Data:
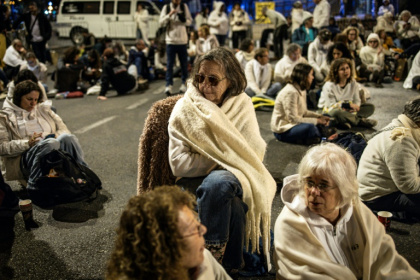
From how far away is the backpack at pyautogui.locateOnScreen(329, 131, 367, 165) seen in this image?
14.9 feet

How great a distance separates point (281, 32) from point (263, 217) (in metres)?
11.5

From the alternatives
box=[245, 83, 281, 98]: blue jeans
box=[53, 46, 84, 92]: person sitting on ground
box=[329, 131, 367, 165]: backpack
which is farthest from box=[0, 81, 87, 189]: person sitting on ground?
box=[53, 46, 84, 92]: person sitting on ground

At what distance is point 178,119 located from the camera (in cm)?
320

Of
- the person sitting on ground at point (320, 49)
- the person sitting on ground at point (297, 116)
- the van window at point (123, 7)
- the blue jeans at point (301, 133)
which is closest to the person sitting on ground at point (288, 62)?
the person sitting on ground at point (320, 49)

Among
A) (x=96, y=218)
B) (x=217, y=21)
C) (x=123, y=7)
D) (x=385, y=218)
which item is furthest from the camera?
(x=123, y=7)

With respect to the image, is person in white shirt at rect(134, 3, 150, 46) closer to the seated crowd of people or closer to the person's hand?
the person's hand

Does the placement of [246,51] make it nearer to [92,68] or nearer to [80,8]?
[92,68]

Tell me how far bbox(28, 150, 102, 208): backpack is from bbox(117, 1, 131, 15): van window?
1429cm

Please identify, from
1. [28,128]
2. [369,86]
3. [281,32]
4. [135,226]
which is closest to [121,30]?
[281,32]

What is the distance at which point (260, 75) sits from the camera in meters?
9.01

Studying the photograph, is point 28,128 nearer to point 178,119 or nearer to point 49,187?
point 49,187

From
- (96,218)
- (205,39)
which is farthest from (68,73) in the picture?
(96,218)

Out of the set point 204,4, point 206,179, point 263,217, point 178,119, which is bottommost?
point 263,217

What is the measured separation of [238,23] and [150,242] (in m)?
13.5
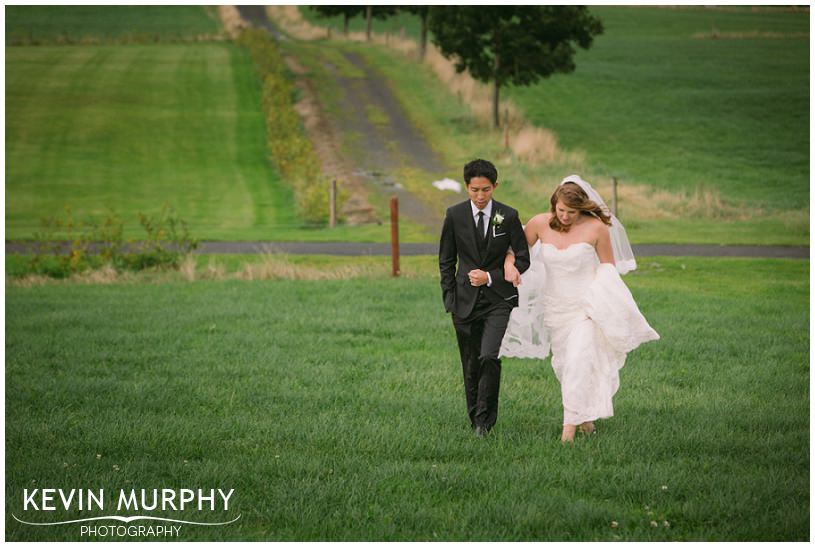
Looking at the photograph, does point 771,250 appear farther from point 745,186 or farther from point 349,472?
point 349,472

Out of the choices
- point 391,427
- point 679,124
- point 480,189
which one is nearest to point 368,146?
point 679,124

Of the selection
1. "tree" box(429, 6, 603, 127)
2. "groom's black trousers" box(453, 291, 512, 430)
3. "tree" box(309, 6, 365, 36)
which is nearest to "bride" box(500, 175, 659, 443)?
"groom's black trousers" box(453, 291, 512, 430)

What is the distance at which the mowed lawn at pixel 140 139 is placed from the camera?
109 feet

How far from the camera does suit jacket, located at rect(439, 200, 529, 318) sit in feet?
25.6

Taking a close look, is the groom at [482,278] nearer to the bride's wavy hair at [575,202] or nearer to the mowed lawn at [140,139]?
the bride's wavy hair at [575,202]

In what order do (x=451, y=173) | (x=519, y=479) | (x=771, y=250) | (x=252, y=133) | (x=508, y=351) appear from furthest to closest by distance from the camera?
(x=252, y=133) → (x=451, y=173) → (x=771, y=250) → (x=508, y=351) → (x=519, y=479)

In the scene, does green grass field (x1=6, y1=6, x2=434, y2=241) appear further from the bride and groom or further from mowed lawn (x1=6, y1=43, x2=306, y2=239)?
the bride and groom

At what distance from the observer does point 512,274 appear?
25.6ft

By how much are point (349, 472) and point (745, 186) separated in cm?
2731

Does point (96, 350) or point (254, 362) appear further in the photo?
point (96, 350)

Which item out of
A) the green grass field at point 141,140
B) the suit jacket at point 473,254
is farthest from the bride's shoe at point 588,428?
the green grass field at point 141,140

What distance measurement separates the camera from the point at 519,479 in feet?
22.6

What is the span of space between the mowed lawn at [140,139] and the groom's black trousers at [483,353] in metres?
18.7

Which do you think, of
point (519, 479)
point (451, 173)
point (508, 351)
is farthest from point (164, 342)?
point (451, 173)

What to work on: From the line holding "In the scene, does" to the last line of the records, quote each line exactly and add nothing.

Solution:
In the scene, does green grass field (x1=6, y1=6, x2=434, y2=241) appear further from the bride and groom or further from mowed lawn (x1=6, y1=43, x2=306, y2=239)?
the bride and groom

At what distance from the observer does point 512,274 appear?
25.6ft

By how much are point (349, 472) and point (745, 186) separated in cm?
2731

Does point (96, 350) or point (254, 362) appear further in the photo?
point (96, 350)

Which item out of
A) the green grass field at point 141,140
B) the suit jacket at point 473,254
is farthest from the bride's shoe at point 588,428?
the green grass field at point 141,140

What distance measurement separates the camera from the point at 519,479 in feet?
22.6

What is the span of space between the mowed lawn at [140,139] and the groom's black trousers at [483,353] in metres?
18.7

Which do you think, of
point (519, 479)
point (451, 173)
point (508, 351)
is farthest from point (164, 342)?
point (451, 173)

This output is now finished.